* **Excerpt to read**
FILE - Iran's Supreme Leader Ayatollah Ali Khamenei

Iran's Supreme Leader Ayatollah Ali Khamenei says the United States and "European colonialist powers" failed in their efforts to bring Iran "to its knees" during negotiations on the country's nuclear program.

The comments posted on his website Tuesday are his first since negotiators from Iran and a group of world powers agreed to extend talks on Iran's nuclear program through the middle of next year.

The extension came after the two sides failed to reach an agreement by the end of Monday to ensure Iran's nuclear program is peaceful in exchange for easing sanctions that have hurt the country's economy.

U.S. Secretary of State John Kerry said Iran and the group that includes the U.S., Britain, China, France, Russia and Germany are closer than ever to reaching a long-sought deal. He reported progress on what he called some of the most "vexing" issues that remain unresolved.

But he also insisted that verification be the centerpiece of any final agreement that defines the scope of Iran's nuclear program. He warned that international powers are not going to wait forever to see signs of tangible progress.

State media quoted Iranian President Hassan Rouhani as saying Tehran will be the eventual winner of the negotiations, which have a new deadline of June 30, 2015.

Rouhani said differences between the two sides have narrowed, and that he is "certain" a final deal will be reached.

* **Scene geometry reasoning data**
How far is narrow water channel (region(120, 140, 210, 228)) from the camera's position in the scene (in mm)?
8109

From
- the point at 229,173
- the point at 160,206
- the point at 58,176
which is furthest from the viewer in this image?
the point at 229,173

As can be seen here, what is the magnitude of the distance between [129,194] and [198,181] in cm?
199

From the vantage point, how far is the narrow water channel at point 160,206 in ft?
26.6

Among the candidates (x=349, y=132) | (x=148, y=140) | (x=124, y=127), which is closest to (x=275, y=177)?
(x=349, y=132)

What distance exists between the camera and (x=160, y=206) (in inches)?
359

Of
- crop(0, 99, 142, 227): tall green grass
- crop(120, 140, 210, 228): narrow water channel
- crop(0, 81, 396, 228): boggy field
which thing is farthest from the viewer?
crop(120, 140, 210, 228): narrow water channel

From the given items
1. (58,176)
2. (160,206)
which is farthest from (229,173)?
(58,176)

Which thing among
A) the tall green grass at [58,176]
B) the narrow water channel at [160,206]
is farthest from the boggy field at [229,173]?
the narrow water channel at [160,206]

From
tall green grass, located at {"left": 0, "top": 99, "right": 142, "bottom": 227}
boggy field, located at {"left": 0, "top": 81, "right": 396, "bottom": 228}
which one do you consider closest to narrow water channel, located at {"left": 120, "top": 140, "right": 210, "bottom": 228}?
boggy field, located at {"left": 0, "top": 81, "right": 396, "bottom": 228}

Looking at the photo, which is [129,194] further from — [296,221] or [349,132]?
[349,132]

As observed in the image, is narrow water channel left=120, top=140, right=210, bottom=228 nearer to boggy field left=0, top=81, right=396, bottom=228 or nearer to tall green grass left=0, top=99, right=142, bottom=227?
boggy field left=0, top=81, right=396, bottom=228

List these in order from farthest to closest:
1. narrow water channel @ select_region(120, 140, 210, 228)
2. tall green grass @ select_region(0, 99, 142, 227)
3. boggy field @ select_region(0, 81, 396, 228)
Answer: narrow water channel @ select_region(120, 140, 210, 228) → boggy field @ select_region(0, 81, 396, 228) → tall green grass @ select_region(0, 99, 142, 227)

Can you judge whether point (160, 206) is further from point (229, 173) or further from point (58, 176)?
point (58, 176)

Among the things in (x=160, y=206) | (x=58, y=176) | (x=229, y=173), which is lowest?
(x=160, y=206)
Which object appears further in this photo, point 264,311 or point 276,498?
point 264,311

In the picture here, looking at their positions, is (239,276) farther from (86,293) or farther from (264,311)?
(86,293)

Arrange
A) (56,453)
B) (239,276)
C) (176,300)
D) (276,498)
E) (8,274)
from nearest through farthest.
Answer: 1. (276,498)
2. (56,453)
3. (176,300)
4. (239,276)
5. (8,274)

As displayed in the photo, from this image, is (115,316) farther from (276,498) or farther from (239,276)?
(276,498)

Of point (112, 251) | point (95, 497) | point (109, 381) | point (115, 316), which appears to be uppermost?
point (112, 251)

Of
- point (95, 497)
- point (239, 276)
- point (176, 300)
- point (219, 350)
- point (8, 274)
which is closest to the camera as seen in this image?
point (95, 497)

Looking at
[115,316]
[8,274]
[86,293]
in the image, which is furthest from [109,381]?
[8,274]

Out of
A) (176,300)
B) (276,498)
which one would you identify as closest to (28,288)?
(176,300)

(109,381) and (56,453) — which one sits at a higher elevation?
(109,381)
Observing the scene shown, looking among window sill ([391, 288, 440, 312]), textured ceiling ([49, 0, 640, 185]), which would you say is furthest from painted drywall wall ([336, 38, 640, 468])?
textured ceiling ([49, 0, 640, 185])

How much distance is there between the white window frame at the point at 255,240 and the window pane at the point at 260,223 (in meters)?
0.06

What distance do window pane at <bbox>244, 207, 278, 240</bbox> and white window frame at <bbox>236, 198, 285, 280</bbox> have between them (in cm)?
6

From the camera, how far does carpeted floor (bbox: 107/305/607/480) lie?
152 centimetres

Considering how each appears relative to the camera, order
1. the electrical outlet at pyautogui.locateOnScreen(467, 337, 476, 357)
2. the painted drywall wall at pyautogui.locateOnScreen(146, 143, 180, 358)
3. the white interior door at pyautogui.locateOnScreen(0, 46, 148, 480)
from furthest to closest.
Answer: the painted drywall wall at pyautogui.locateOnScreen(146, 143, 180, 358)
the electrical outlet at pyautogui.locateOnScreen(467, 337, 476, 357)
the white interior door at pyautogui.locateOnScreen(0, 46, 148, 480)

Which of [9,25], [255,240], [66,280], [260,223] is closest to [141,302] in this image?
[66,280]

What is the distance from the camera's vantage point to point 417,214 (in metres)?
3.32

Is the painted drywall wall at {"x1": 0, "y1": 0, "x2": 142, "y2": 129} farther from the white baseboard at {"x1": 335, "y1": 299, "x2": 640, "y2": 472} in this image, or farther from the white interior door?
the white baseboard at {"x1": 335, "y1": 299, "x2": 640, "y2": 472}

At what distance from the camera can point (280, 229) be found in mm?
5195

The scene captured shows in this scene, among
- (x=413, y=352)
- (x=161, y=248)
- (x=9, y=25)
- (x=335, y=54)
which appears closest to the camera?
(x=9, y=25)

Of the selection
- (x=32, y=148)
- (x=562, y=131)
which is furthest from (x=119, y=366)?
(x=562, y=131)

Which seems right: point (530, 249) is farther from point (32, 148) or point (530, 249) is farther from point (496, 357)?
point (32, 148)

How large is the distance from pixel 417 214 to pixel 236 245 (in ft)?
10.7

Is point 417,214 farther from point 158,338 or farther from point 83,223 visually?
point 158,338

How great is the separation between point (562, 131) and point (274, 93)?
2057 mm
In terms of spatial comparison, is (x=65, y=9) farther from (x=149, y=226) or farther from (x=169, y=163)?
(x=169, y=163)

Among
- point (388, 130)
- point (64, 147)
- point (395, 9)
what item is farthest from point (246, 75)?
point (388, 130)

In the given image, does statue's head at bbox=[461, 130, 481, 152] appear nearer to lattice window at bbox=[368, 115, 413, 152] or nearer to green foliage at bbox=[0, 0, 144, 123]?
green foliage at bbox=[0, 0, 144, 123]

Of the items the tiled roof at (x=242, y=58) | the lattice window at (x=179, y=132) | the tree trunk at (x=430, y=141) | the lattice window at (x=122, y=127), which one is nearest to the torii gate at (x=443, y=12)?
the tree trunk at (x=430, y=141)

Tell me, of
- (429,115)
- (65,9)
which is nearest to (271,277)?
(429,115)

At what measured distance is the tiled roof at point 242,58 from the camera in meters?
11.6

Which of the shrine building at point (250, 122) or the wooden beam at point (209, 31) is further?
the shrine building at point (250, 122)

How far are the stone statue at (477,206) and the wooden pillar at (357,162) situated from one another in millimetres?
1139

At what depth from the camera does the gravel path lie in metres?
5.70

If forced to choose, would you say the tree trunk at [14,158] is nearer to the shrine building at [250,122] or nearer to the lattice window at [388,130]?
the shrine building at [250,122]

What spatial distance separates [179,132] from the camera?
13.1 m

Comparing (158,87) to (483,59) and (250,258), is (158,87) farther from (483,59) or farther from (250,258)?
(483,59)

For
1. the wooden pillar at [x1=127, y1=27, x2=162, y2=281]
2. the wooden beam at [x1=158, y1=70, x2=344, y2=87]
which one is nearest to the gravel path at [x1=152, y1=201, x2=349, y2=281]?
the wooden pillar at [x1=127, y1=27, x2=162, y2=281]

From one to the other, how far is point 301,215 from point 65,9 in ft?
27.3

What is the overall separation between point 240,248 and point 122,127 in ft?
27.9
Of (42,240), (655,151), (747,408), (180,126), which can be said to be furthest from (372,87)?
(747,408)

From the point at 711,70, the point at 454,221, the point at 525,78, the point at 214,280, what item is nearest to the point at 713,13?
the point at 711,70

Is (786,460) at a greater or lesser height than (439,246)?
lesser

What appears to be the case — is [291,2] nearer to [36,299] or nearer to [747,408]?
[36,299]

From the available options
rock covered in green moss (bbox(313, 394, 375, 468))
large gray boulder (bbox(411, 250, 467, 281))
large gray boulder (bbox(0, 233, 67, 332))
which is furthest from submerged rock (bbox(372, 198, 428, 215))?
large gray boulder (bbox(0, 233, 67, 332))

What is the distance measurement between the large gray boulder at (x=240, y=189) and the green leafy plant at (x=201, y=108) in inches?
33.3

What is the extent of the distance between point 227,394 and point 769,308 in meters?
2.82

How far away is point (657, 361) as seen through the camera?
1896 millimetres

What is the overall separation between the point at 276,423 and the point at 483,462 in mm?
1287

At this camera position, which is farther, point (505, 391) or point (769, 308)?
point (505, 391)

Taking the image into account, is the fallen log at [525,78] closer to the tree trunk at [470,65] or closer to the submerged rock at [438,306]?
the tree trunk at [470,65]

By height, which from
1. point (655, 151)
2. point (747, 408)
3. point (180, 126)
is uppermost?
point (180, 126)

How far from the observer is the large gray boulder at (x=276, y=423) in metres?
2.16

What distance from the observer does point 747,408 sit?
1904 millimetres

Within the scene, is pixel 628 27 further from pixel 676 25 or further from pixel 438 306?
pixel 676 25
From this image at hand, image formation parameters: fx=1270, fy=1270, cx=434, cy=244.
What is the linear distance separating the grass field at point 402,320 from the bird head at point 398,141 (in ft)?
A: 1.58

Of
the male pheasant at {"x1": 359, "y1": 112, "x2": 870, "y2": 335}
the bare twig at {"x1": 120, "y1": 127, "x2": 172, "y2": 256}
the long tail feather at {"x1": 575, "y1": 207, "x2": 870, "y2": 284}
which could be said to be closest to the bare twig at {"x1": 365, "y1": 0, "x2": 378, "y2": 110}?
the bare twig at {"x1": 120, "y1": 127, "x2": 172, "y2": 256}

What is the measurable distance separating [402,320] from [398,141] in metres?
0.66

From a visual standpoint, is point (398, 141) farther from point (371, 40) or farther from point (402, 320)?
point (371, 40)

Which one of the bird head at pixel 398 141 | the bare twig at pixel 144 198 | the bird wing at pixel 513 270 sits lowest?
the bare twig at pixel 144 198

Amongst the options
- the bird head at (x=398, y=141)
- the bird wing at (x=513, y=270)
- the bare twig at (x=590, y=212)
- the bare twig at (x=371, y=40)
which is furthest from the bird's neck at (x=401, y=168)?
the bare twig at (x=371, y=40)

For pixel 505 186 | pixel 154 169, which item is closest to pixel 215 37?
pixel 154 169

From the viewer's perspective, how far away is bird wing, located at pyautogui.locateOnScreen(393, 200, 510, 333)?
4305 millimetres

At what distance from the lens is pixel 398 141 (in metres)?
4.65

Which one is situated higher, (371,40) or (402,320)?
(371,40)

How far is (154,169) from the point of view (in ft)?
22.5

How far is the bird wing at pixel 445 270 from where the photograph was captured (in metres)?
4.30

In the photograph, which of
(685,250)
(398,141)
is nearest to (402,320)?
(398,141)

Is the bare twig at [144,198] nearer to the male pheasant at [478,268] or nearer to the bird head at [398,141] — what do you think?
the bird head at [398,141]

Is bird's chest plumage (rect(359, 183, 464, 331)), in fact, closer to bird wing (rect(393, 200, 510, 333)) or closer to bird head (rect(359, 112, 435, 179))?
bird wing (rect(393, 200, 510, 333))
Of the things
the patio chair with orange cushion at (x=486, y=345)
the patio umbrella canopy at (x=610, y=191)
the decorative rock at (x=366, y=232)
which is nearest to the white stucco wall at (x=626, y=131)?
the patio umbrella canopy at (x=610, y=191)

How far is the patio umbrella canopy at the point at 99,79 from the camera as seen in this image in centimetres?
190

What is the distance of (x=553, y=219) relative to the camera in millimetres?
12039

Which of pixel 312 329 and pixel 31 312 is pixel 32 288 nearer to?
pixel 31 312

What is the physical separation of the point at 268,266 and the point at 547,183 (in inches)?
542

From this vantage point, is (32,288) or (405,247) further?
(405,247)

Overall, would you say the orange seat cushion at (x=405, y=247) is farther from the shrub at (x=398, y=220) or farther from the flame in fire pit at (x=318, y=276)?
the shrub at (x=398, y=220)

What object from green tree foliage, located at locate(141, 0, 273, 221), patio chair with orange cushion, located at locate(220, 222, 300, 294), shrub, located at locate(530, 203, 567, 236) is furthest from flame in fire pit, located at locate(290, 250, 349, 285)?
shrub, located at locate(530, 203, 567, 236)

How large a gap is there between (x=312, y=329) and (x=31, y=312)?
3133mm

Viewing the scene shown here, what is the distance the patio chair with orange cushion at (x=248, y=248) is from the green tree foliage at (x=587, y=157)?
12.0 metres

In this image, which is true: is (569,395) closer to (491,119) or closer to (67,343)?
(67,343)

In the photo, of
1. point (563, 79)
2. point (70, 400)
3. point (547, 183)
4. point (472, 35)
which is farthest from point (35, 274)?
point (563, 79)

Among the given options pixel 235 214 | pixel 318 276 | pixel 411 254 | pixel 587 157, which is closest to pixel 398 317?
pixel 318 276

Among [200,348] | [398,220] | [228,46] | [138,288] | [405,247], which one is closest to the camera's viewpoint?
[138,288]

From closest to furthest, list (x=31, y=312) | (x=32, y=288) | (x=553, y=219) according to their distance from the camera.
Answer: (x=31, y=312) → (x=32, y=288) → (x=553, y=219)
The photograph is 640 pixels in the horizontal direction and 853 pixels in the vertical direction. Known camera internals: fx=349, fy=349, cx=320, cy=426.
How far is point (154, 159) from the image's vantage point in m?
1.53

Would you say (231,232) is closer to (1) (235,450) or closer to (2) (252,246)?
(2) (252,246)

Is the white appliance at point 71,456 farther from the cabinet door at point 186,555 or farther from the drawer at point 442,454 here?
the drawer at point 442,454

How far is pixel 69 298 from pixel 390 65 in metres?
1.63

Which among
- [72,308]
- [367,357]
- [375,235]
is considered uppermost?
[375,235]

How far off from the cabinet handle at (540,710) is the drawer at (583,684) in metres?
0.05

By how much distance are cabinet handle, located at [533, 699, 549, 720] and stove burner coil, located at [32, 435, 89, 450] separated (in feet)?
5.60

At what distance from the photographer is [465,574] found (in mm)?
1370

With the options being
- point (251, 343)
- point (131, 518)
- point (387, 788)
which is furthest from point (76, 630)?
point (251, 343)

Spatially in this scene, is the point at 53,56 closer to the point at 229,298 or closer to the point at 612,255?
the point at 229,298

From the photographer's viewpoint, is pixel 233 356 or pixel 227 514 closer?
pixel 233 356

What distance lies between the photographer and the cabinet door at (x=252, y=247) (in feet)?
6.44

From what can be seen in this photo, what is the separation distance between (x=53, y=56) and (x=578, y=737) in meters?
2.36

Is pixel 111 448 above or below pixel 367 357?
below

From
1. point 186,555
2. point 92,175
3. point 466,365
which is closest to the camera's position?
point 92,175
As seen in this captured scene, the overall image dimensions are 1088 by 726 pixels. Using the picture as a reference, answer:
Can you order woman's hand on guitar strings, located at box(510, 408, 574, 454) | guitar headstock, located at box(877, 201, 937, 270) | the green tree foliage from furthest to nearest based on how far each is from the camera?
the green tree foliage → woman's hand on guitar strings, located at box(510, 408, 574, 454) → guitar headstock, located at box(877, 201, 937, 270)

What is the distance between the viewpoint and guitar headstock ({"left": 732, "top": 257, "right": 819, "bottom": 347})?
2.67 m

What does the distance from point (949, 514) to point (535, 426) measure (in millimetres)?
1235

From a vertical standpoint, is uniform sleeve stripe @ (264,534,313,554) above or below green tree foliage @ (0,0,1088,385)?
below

* **Questions on the material**
A – In the news report on the Iran nuclear talks, what is the new deadline for the negotiations?
B – Using the news report on the Iran nuclear talks, decide whether each statement agrees with it: (i) Khamenei's comments were posted on his website on Tuesday. (ii) Kerry said verification should play only a minor role in any final agreement. (iii) Rouhani said the differences between the two sides have widened.
C – List every country that the news report on the Iran nuclear talks names as part of the group negotiating with Iran.

* **Responses**
A – June 30, 2015

B –
(i) Yes: "The comments posted on his website Tuesday"
(ii) No: "he also insisted that verification be the centerpiece of any final agreement"
(iii) No: "Rouhani said differences between the two sides have narrowed"

C – U.S., Britain, China, France, Russia, Germany